Google Maps AR: What we want to see

Google just reinvented how we navigate our way around unfamiliar places. It's called Google Maps AR and it's solves all sorts of problems we currently experience when travelling with a GPS.

You key in your destination, but instead of looking down at your screen, AR Maps is activated when you hold your phone up, as if to take a photo. AR Maps kicks in with a new street view mode, activating the camera and superimposes massive arrows and banners screen to direct you to your end point.

If the Business Insider's first-hand experience is representative, twirling around flipping your device to calibrate your position a thing of history. The app is able to process real-time footage quick enough to give you instant directions – you won't find yourself wandering aimlessly before Maps recalibrates and directs you another way. It's certainly a step in the right direction.

It certainly holds great promise, but it's still a while till Google releases it for the masses, so here's a list of ideas that really show the potential of the AR Maps technology. It may be wishful thinking, but hey, it's still in development.

Tourism Mode

Google Maps is a must-have if you're on tour or exploring somewhere new, which is why a tourism, or exploration mode could be a great idea. Here's the pitch:

A toggle on the AR Maps that enables recommendations and interesting facts about the area and buildings you walk by to pop up on the display. It would make a handy tour guide and the app even more engaging.

We know, you've probably got alarms sounding off in your head – it's an advertising bait. Brands are going to want their ads popping up all over AR Maps. But if you're out shopping anyway, who wouldn't mind a sick deal appearing on your screen. We suggest placing this in a second toggle just to enable ads and promotions. This could radically change advertising for high streets all over the world.

Really quick calibration

You know that silly ritual of exiting a building or the subway, whipping out maps and having to swirl your phone around for a while just for Maps to calibrate? Or worse, make actual twirls yourself like a ballerina thinking that's going to help with tuning?

Yes, we don't want that anymore, but unless Google really cleans calibration on AR Maps, it could be a lot worse. Imagine the graphical issues AR Maps could face if calibration takes its time; directional arrows pointing to walls or mistaking roads as buildings. There's a whole list of memes waiting to be created.
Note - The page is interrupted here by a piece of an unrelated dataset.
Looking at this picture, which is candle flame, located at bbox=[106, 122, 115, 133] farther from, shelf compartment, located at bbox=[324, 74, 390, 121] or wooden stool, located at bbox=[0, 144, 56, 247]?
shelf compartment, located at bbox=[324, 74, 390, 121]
For AR Maps to really take off, it needs to be reliable, and also not make us look silly.

Safety

Despite prompts instructing users to focus on the path, users are still inevitably going to be spending considerable amounts of time trudging along, taking reference from their little screens. This puts them in danger as it drastically reduces our awareness to our surroundings, which may cause us to ignore road signs, traffic lights or incoming traffic. This could be fatal.

AR Maps needs to be built with this in mind, ideally informing users when there is a crossing ahead, and to put their phones down and check for traffic. Safety first.

Give it to the world: Open-source

Just imagine if third-party developers could get their hands on AR Maps' technology and incorporate it with their own apps and tech.

We're talking a whole new wave of AR gaming where developers can bring players out and about and interact with real-world surroundings. Education apps could also be made more immersive, not to mention travel apps and shopping apps. There's so much potential here.

Google Maps is doing already offering this, go on Google!

Innovating with all our precious data

And should all of this take off and bring Google even more success, we can only expect its AR technology and mapping to improve leaps and bounds.

After all, this is a lot of information we are offering Google. Our cameras will be constantly active, providing real-time updates and images of areas previously unmapped by the search engine. This is gold-mine data that we would hope to see being used to enhance the tech we already have, and lead to crazier innovations to make life easier.

Footage of all the nooks and crannies of obscure cities and towns should help the accuracy of Maps for even better AI-smarts and faster calibration while we're driving. The reality of 360-degree views of specific locations could also become more of a reality now that Google can receive an endless stream of images of places around the world.

These are just some of the hopes and innovations right at our doorstep that we hope Google pursues with all our data and footage. After all, in today's age of digital paranoia, giving any company this much data would be quite the leap of faith.